_Task list_.
1. Answer these questions about the article on improving the BlackBerry:
(a) On which site did Jibi ask users for their suggestions?
(b) What office software does Microsoft's Windows Mobile solution have?
(c) What price does the article give for DynoPlex's eOffice Professional Suite?
2. Rewrite the part of the article on improving the BlackBerry that opens with the words containing "In a recent" and closes with "(Read: built-in thermometer).", using "built-in flashlight" in place of "built-in thermometer".

_Page excerpt_.
_ _ _ _ _

Screw vigilante justice. Vigilante market research is where it’s at. Jibi, our newest editorial staffer and moderator over at BlackBerryForums, posed a question to the users over there, asking what would make for a better BlackBerry. Not only are the results worthwhile, but the entire article is just… jibtastic. Enjoy the read, folks.
Jibi-Jabber: What would make BlackBerry better?
In a recent posting on BlackBerryForums.com, I decided to give the users a ‘voice’ and let them sound off with their suggestions for what could make their BlackBerry experience a more enjoyable one. Some of these are absolute no-brainers that make you wonder why they haven’t been implemented already, while others are purely convenience-driven and have you scratching your head wondering about the party suggesting the feature (Read: built-in thermometer).
I personally feel that Research In Motion has done a great job in recent years with the fostering of their developer relationships, although there’s a lot left to be desired when compared to competing platforms. We now have more applications than ever for almost every possible need and want, although we have yet to reach the point of a competitive market place, thus prices for third-party software solutions remain relatively high while product selection remains low. In this particular niche of the market, two of the most requested features have been unified instant messaging and a full-featured office suite.
Document management and productivity suites have been present in the workplace (and home, for us early adopters) since the 80’s, but it was the introduction of Windows and Office 95 that really started to reach the average Joe User. The introduction of modern, user-friendly Internet that year played an obvious key role to further innovations in this sector – as the World Wide Web progressed, so did the development of Windows and Office, as well as their step-sibling alternatives.
RIM pioneered the wireless push email market, but customers are now asking for more – more document management, more mobility with their workplace. Microsoft’s flagship Windows Mobile solution has Pocket Office, some Symbian devices have Quickoffice installed by default, so the question has to be asked – “If I have the ultimate device for business mobility, why do I not have enterprise document mobility and management?”
Of course, one could purchase DynoPlex’s eOffice Professional Suite for the low cost of $200, but for me, this just seems like it should be a value-add application included with all RIM devices.

_ _ _ _ _

Saved entries
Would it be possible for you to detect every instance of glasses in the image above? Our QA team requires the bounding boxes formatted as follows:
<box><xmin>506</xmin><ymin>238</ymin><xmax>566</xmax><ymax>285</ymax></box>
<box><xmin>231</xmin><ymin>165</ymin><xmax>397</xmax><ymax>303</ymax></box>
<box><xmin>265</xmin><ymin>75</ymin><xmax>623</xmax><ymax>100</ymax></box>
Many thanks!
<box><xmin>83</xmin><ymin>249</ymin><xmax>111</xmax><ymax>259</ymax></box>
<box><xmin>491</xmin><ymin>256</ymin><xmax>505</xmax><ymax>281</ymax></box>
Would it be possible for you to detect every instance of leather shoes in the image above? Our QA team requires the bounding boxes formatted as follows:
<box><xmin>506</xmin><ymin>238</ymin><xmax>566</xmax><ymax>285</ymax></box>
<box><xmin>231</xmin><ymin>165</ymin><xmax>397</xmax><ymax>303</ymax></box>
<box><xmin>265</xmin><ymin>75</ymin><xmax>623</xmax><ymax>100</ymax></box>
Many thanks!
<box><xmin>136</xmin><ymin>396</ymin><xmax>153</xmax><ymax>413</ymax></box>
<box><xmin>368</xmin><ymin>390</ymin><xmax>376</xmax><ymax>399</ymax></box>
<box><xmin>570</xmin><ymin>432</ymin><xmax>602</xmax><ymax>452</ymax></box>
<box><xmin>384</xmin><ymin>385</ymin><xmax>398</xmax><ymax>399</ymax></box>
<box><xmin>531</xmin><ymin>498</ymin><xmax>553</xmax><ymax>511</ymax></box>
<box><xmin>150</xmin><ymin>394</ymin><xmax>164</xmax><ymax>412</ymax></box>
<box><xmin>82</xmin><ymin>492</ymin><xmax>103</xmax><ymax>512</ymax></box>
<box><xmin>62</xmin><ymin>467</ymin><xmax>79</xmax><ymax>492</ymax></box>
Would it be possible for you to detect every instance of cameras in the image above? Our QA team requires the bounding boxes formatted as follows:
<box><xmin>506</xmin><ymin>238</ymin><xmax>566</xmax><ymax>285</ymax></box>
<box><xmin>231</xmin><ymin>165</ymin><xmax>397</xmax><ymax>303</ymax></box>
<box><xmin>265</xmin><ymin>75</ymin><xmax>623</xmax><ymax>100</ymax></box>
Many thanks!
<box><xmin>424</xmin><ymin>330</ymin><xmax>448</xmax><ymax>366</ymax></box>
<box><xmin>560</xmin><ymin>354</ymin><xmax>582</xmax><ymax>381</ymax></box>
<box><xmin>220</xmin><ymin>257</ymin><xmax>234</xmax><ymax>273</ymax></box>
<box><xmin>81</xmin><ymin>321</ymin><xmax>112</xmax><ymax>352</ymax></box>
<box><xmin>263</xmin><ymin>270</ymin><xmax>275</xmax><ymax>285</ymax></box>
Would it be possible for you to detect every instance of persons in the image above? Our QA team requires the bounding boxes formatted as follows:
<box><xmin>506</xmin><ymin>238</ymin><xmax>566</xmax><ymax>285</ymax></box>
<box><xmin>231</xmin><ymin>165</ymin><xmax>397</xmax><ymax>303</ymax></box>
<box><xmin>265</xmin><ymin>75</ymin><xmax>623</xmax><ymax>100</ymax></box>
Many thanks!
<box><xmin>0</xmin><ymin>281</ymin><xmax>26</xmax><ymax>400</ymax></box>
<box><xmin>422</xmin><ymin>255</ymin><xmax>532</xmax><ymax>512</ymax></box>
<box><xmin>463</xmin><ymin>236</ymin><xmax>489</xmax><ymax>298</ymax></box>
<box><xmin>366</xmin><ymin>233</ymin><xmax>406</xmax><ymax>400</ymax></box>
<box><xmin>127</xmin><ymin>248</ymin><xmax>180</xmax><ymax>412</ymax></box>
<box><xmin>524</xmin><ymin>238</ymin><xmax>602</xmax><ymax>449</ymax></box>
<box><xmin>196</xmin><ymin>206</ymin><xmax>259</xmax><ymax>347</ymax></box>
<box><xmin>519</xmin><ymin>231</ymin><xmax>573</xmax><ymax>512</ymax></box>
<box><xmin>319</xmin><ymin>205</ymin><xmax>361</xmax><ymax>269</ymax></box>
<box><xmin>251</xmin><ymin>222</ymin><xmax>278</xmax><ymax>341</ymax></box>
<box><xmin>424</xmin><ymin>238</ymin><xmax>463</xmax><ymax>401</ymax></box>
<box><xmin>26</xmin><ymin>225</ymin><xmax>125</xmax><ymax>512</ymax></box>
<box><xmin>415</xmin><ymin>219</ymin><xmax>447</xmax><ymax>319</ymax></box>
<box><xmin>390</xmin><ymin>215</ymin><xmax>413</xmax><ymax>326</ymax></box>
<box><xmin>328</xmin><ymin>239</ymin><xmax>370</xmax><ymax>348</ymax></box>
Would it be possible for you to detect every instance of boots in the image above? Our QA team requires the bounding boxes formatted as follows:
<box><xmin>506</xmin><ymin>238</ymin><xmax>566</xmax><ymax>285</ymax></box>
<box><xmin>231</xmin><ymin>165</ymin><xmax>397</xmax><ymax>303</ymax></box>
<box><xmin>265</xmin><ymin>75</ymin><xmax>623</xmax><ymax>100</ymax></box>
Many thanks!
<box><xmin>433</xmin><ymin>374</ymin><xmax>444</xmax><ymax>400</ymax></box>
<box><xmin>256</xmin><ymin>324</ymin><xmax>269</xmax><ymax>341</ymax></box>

_ _ _ _ _

_Your responses_.
1.
(a) BlackBerryForums.com
(b) Pocket Office
(c) $200

2.
In a recent posting on BlackBerryForums.com, I decided to give the users a ‘voice’ and let them sound off with their suggestions for what could make their BlackBerry experience a more enjoyable one. Some of these are absolute no-brainers that make you wonder why they haven’t been implemented already, while others are purely convenience-driven and have you scratching your head wondering about the party suggesting the feature (Read: built-in flashlight).